* Exercise goal *
Output exactly, please, the lines of the records below from the one containing "order: Artiodactyla" through the final line.

* Task data *

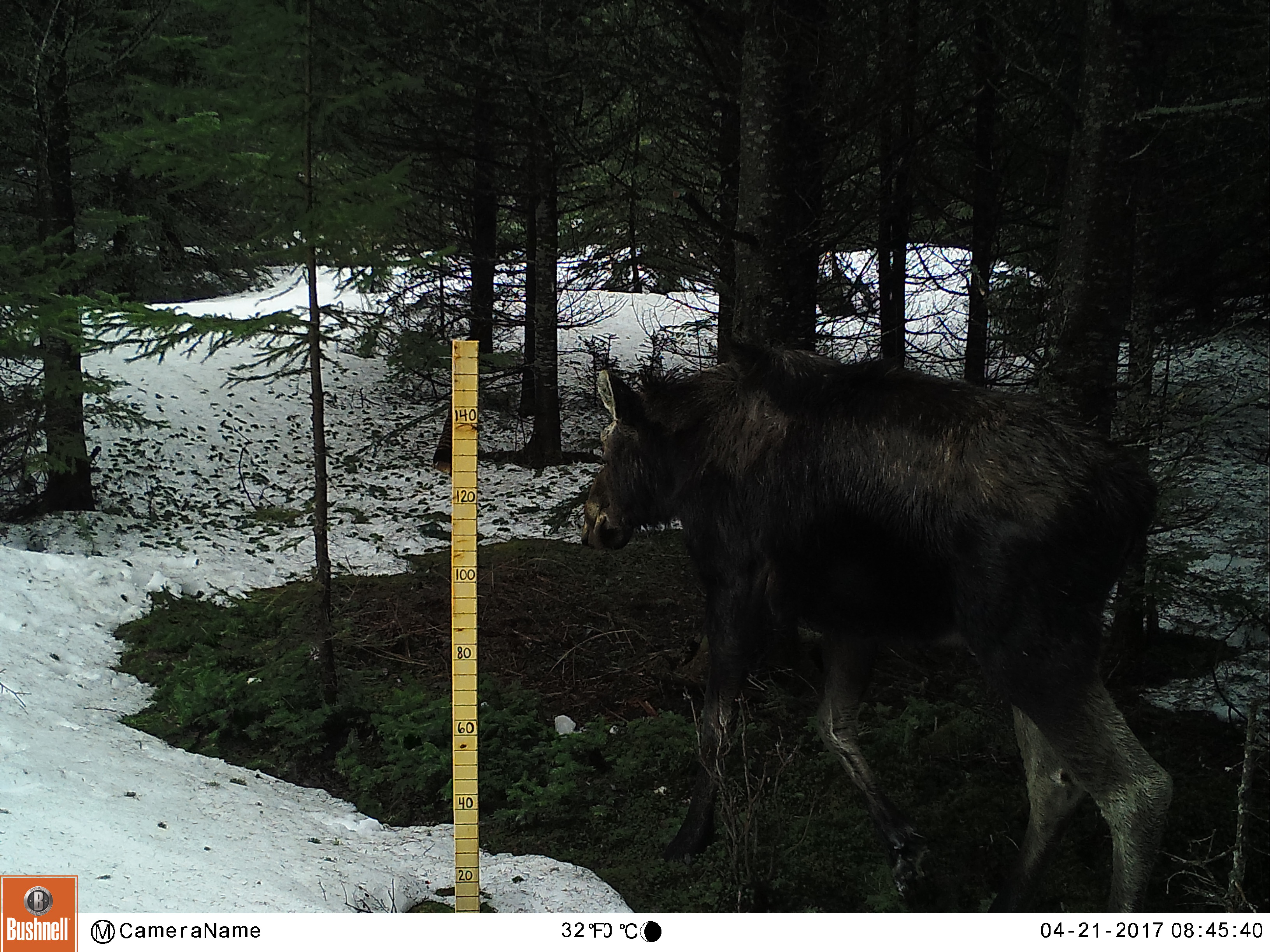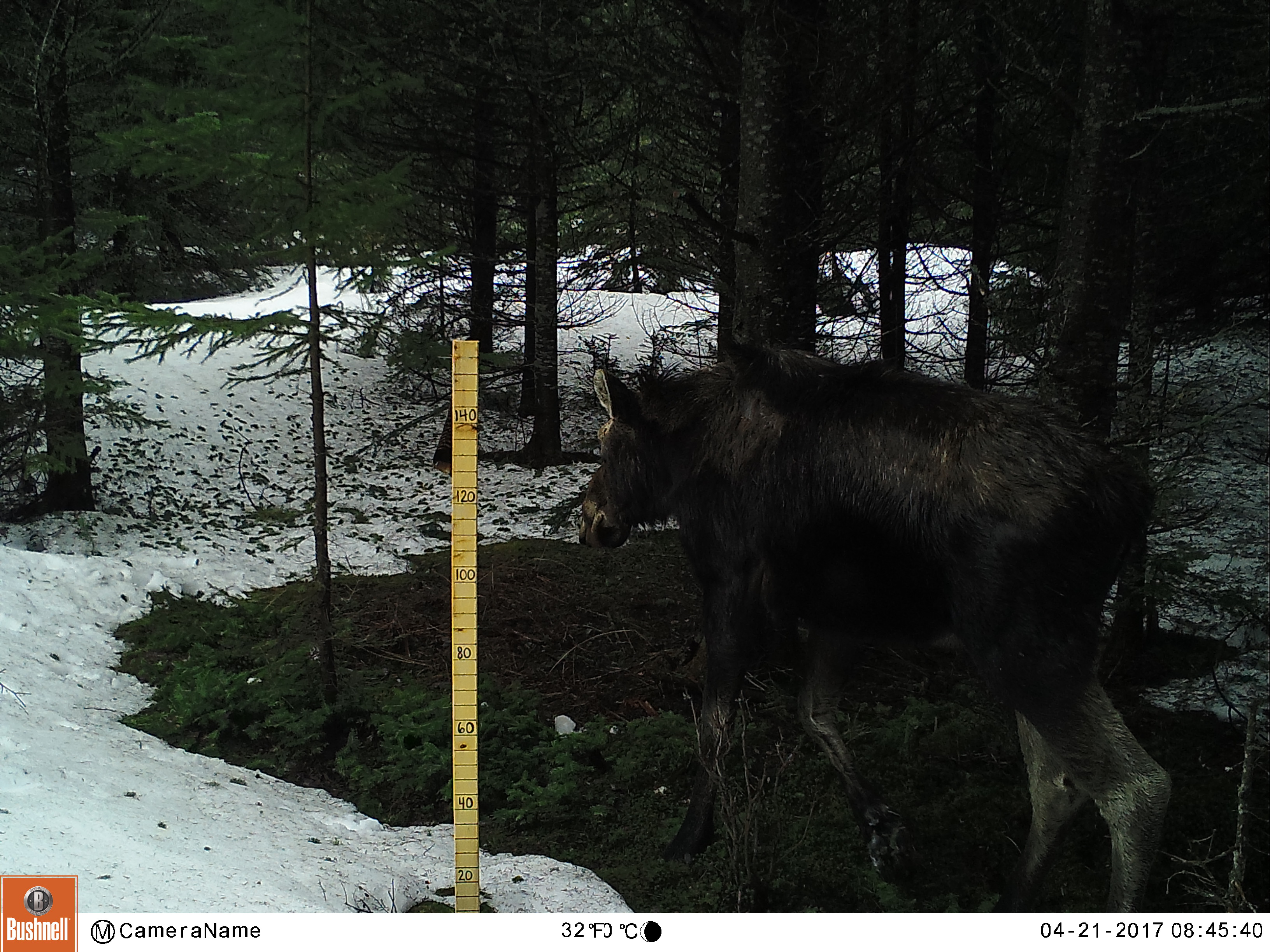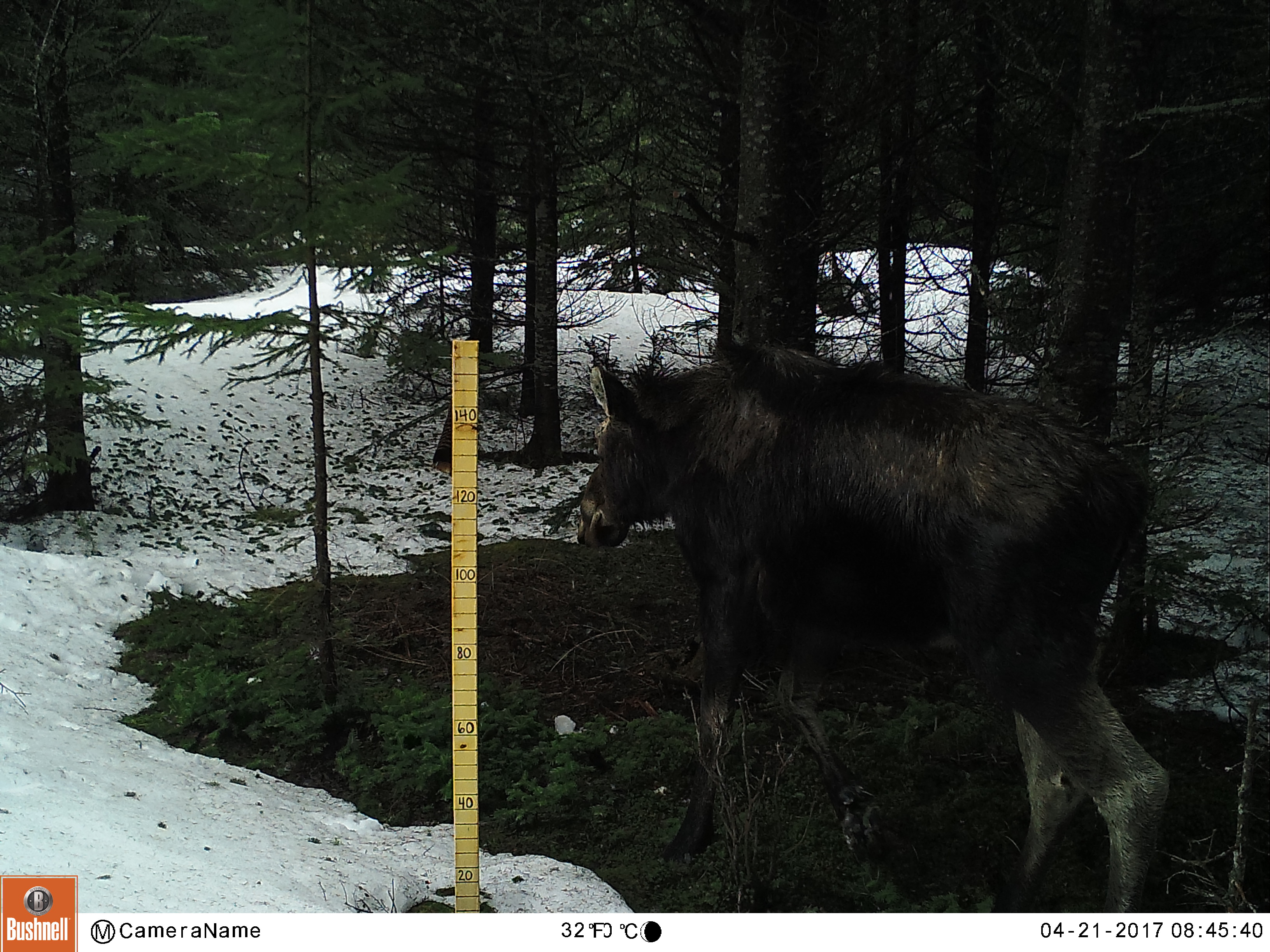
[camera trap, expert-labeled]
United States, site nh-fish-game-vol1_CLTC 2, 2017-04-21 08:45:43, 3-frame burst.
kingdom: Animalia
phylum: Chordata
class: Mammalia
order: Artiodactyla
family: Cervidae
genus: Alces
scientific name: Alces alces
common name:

* Written response *
order: Artiodactyla
family: Cervidae
genus: Alces
scientific name: Alces alces
common name:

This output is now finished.